• _Problem to solve_: Reproduce each of the records below word for word, keeping every line as it appears.

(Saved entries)
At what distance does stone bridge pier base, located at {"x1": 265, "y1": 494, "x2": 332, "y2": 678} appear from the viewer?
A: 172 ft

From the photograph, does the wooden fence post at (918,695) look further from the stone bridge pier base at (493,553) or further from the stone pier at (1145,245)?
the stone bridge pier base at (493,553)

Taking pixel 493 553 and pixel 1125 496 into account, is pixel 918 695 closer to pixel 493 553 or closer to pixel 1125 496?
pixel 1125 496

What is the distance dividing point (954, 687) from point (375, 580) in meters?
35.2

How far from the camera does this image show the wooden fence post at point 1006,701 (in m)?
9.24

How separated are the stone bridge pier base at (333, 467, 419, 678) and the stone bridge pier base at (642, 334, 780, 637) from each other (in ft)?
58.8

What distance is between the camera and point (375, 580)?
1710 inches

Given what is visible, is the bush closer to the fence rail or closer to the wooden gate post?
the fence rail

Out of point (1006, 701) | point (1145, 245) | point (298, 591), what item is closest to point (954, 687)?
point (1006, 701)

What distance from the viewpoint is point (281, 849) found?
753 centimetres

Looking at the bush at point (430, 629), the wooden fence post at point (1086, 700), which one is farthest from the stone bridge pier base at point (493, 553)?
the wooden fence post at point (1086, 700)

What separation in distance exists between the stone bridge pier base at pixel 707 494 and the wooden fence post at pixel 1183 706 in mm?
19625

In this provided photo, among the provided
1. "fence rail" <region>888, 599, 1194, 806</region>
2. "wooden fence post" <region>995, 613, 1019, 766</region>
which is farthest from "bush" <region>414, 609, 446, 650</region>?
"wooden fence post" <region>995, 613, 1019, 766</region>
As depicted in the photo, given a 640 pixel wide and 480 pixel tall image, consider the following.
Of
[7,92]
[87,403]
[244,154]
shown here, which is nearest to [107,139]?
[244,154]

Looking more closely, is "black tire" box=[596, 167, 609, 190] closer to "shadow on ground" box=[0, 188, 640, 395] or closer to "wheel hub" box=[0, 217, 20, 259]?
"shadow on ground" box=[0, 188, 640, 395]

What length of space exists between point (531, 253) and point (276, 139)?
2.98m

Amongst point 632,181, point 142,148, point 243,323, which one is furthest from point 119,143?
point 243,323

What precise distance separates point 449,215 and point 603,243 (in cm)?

• _Expected answer_:
At what distance does stone bridge pier base, located at {"x1": 265, "y1": 494, "x2": 332, "y2": 678} appear from the viewer?
A: 172 ft

From the photograph, does the wooden fence post at (918,695) look further from the stone bridge pier base at (493,553) or further from the stone pier at (1145,245)?
the stone bridge pier base at (493,553)

Taking pixel 493 553 and pixel 1125 496 into account, is pixel 918 695 closer to pixel 493 553 or closer to pixel 1125 496?
pixel 1125 496

What is the distance dividing point (954, 687) from point (375, 580) in meters?
35.2

How far from the camera does this image show the wooden fence post at point 1006,701 (in m)?
9.24

How separated are the stone bridge pier base at (333, 467, 419, 678) and the stone bridge pier base at (642, 334, 780, 637) from each other (in ft)?
58.8

What distance is between the camera and point (375, 580)?
1710 inches

Given what is visible, is the bush closer to the fence rail or closer to the wooden gate post?
the fence rail

Out of point (1006, 701) | point (1145, 245) | point (298, 591), what item is closest to point (954, 687)?
point (1006, 701)

What distance from the viewpoint is point (281, 849) found?
753 centimetres

Looking at the bush at point (430, 629), the wooden fence post at point (1086, 700), which one is farthest from the stone bridge pier base at point (493, 553)?
the wooden fence post at point (1086, 700)

What separation in distance exists between the stone bridge pier base at pixel 707 494 and the wooden fence post at pixel 1183 706 in mm?
19625

In this provided photo, among the provided
1. "fence rail" <region>888, 599, 1194, 806</region>
2. "wooden fence post" <region>995, 613, 1019, 766</region>
which is farthest from "bush" <region>414, 609, 446, 650</region>?
"wooden fence post" <region>995, 613, 1019, 766</region>
As depicted in the photo, given a 640 pixel wide and 480 pixel tall image, consider the following.
Of
[7,92]
[87,403]
[244,154]
shown here, which is nearest to [107,139]?
[244,154]

Looking more closely, is "black tire" box=[596, 167, 609, 190] closer to "shadow on ground" box=[0, 188, 640, 395] or closer to "wheel hub" box=[0, 217, 20, 259]?
"shadow on ground" box=[0, 188, 640, 395]

What length of space exists between point (531, 253) and point (276, 139)?
2.98m

Amongst point 632,181, point 142,148, point 243,323, which one is furthest from point 119,143?
point 243,323

What precise distance separates point 449,215 and point 603,243 (in cm)?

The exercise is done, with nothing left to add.